Inspection for REO properties

I’m interested in submitting cash offers on REO properties, and I would like some advice on inspections. Do you perform an inspection prior to submitting an offer, make your offer contingent upon inspection, or buy properties without a formal inspection?

I know putting in too many contingencies will get my offers overlooked, but it seems extremely risky to buy a property without knowing what needs to be fixed. I have reservations about performing an inspection prior to submitting an offer since most offers aren’t accepted. I’ve heard a lot of different advice, so I’d like to hear from people who have had success with offers getting accepted.

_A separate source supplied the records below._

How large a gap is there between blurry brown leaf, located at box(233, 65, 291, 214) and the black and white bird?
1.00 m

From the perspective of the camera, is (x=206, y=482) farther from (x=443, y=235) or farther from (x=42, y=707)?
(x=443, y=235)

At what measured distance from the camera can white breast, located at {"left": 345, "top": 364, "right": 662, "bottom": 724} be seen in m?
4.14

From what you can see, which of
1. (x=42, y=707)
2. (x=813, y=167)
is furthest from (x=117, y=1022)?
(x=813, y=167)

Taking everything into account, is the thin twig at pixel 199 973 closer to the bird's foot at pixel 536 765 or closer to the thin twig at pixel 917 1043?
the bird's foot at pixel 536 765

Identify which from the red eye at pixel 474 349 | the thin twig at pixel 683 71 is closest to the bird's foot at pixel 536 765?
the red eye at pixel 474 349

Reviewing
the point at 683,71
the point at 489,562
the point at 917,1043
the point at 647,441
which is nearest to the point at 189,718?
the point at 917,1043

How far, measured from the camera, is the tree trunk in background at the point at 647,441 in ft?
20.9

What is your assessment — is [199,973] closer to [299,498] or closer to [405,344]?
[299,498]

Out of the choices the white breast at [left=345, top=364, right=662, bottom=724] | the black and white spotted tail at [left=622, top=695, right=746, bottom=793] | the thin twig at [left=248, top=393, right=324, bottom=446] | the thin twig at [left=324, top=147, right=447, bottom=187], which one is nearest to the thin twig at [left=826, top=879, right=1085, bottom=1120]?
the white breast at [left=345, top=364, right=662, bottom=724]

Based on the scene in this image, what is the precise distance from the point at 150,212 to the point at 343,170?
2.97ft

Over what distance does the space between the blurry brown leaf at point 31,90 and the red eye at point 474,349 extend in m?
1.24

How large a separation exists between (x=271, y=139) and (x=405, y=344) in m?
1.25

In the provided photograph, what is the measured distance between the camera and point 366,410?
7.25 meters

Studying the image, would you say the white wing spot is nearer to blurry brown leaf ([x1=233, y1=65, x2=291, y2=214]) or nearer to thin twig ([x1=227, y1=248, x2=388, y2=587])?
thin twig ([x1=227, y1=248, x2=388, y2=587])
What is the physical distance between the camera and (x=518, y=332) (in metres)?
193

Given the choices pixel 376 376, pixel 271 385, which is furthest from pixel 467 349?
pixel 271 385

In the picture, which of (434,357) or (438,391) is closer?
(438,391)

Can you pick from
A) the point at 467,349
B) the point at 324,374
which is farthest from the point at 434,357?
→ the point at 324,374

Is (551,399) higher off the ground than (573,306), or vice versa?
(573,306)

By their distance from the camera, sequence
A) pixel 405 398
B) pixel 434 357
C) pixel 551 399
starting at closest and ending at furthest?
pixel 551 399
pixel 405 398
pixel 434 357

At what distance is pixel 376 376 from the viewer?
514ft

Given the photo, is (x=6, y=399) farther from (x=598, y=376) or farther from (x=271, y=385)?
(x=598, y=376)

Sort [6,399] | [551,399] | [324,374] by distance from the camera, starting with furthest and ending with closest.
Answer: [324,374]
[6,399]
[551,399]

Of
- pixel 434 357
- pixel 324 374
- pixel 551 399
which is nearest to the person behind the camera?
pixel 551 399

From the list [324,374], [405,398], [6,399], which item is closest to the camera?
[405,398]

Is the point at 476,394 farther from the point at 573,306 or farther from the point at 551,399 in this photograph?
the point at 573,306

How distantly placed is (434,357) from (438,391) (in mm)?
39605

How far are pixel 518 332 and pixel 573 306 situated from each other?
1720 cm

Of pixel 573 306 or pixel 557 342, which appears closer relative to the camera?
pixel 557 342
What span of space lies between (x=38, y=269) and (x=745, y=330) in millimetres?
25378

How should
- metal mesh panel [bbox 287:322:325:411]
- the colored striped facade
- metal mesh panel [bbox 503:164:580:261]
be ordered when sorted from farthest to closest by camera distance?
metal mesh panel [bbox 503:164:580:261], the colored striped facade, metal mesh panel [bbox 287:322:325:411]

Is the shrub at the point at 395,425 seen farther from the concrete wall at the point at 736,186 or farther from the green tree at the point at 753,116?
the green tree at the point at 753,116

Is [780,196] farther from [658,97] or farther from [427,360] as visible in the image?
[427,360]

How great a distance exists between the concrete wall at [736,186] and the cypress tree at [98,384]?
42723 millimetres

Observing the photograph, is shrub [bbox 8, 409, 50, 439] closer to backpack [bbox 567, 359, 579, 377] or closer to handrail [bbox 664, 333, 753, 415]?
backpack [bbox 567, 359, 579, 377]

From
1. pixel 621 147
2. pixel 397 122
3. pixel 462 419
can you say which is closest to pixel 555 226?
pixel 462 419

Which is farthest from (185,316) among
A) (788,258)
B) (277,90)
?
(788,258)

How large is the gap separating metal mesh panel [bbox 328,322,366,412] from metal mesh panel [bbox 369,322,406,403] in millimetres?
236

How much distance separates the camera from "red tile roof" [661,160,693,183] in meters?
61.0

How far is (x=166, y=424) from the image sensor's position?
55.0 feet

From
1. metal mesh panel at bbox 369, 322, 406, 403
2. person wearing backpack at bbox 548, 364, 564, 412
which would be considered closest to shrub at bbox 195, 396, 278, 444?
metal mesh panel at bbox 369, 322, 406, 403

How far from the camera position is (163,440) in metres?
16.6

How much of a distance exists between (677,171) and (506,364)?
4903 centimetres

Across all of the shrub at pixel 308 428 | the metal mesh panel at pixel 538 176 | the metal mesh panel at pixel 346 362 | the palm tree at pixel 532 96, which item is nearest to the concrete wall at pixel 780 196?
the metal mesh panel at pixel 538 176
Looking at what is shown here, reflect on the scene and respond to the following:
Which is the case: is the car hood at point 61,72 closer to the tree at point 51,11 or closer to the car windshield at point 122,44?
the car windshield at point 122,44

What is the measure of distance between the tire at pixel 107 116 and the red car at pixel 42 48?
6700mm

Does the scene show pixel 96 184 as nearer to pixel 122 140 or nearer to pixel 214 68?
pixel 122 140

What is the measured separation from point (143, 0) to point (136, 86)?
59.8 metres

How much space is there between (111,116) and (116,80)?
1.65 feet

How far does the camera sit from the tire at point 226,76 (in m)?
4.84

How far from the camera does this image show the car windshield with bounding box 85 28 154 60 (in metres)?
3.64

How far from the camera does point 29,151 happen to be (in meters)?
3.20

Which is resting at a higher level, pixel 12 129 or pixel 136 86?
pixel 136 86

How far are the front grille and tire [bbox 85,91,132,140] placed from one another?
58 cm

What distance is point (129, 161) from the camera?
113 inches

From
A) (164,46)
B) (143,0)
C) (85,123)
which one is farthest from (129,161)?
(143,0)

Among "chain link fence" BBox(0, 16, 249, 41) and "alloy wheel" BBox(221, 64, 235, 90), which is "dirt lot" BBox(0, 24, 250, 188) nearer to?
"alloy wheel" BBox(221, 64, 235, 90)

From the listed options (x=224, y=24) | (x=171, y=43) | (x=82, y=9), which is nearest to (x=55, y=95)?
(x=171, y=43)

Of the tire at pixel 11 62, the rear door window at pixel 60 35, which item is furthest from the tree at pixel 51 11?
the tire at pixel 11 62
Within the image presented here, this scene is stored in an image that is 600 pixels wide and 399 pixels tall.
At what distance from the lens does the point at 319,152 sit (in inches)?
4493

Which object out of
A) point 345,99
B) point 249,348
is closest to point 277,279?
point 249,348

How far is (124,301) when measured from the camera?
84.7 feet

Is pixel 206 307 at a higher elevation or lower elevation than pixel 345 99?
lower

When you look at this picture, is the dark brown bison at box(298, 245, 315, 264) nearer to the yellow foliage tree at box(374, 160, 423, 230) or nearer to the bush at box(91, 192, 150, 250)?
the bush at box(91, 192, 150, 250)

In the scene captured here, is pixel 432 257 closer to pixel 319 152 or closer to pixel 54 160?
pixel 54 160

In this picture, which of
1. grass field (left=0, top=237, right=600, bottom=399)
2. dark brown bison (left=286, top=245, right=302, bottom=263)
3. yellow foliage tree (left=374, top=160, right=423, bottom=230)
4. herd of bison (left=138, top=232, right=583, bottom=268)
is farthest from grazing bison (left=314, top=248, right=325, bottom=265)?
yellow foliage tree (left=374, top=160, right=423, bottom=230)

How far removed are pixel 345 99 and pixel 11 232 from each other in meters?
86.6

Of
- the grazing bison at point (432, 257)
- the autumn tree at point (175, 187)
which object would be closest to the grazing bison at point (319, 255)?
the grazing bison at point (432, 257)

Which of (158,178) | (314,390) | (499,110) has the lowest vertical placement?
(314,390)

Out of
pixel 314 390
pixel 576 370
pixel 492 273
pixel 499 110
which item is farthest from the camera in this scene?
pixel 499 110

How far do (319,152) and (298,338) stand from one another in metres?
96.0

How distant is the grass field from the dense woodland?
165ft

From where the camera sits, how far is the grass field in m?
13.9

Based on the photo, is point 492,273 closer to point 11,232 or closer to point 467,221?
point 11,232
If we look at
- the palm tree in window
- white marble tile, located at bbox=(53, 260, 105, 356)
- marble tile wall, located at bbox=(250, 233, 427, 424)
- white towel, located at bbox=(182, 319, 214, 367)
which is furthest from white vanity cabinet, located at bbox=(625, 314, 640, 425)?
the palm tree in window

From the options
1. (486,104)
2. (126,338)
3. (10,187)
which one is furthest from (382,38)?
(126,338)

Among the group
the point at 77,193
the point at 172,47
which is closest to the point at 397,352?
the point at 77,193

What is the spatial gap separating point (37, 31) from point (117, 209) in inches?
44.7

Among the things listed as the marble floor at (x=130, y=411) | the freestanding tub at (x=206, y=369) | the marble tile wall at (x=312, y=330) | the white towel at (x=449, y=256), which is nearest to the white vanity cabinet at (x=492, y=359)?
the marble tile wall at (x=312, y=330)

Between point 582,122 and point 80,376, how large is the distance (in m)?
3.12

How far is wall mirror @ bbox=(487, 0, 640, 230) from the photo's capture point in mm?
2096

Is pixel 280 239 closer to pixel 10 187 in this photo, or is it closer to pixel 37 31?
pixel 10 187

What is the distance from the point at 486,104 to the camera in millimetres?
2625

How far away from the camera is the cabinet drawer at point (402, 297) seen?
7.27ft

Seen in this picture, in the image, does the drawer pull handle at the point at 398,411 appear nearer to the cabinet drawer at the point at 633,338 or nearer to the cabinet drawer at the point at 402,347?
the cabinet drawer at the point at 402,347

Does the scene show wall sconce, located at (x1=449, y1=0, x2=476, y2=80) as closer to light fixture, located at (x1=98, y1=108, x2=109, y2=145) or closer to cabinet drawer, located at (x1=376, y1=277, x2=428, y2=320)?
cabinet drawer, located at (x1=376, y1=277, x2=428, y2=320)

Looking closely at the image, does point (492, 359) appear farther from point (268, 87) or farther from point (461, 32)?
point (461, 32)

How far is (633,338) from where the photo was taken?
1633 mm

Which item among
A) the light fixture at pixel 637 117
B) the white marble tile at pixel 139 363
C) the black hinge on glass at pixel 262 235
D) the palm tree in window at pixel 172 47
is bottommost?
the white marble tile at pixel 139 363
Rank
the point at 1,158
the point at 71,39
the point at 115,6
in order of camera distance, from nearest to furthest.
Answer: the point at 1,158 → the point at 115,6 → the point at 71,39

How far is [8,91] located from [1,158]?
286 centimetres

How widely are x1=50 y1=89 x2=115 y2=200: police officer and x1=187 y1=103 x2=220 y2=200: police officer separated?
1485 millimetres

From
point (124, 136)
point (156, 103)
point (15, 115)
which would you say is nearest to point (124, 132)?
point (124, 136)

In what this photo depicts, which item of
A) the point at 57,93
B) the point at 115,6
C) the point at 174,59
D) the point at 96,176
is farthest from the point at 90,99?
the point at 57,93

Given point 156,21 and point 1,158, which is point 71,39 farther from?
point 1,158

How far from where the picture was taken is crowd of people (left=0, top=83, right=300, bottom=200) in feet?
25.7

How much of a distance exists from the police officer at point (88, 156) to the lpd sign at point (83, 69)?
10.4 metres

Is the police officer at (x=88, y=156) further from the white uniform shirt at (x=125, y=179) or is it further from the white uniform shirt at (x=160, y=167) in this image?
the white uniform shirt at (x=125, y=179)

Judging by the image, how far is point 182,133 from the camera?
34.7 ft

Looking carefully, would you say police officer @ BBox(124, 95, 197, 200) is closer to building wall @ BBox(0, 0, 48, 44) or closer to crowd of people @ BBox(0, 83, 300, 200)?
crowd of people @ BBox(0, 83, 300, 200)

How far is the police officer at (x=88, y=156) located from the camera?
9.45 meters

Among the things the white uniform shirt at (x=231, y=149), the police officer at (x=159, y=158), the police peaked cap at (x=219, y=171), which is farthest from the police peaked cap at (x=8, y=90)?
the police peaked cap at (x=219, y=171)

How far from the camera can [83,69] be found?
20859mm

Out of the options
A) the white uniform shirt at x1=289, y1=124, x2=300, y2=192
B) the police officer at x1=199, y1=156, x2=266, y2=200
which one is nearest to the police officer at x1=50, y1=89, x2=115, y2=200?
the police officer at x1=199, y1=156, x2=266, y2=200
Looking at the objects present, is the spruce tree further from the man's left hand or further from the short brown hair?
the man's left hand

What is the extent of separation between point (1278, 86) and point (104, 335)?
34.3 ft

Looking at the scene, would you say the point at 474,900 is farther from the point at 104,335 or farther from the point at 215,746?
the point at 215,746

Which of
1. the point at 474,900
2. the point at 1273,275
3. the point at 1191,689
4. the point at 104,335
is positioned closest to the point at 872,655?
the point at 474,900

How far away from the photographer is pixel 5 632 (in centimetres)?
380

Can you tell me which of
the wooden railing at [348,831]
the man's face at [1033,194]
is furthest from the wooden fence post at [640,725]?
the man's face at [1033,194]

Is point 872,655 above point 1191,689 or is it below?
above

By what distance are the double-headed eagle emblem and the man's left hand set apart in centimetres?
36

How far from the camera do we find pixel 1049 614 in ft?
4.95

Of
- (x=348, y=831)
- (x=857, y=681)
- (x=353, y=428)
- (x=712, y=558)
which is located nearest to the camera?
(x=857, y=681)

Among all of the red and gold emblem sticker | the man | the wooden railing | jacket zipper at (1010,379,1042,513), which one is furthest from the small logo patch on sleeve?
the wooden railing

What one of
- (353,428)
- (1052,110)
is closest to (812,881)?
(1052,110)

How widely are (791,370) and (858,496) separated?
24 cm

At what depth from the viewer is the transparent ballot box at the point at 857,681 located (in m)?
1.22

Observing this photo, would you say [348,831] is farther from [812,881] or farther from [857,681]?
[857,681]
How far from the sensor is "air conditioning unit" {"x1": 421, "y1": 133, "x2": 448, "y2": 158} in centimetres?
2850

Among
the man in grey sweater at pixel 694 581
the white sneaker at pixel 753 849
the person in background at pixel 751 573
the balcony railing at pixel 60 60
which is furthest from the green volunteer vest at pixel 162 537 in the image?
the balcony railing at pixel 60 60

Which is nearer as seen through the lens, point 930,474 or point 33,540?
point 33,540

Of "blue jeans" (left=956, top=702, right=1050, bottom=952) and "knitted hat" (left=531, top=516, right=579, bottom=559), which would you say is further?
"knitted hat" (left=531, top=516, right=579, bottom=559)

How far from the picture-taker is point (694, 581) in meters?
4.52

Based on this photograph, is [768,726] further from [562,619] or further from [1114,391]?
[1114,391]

When I go look at REO properties, I inspect them myself and document what they need. If I’m unsure of something, I’ll have someone else come look at that particular item. If it looks like the numbers will work, I’ll put in an offer.
I always buy as-is so it’s on me to figure out what’s wrong with the property since I’m accepting it in that condition.

Thanks for the comments. Do you have any advice for costly things to look out for that aren’t intuitive? Do you test for lead paint and asbestos yourself? I’ve read lead paint needs to be disclosed by the seller, but I’m not sure if the laws are different for REO properties.

No. The rules are still the same. The seller (bank) still has to sign a lead based paint disclosure form that states whether it exists and if there are any reports pertaining to it or not. LBP is one of those things best left alone. If you test for it and it’s present, then you have to disclose the reports from there on out - to every tenant you put in there and when you sell. If you’re going to repaint everything, don’t worry about it. Encapsulating, or painting over, the lead based paint is a way to take care of the problem.
I don’t test for asbestos. Some of our houses have asbestos siding. I love those. The siding is extremely durable and holds paint well.
Central HVAC systems can be costly to replace so it’s nice to know if they’re good or not (or just have enough room in the deal so you can replace them if needed). Some REO’s will be in such a condition that you can’t even put power to the house to test the systems anyway.
You should be able to pretty much tell if the roof needs replacing or not. Those things and squishy floors are some of the bigger problems that would cost a lot. If the house is on a crawl space you can get under it and see if there’s rot or termite damage.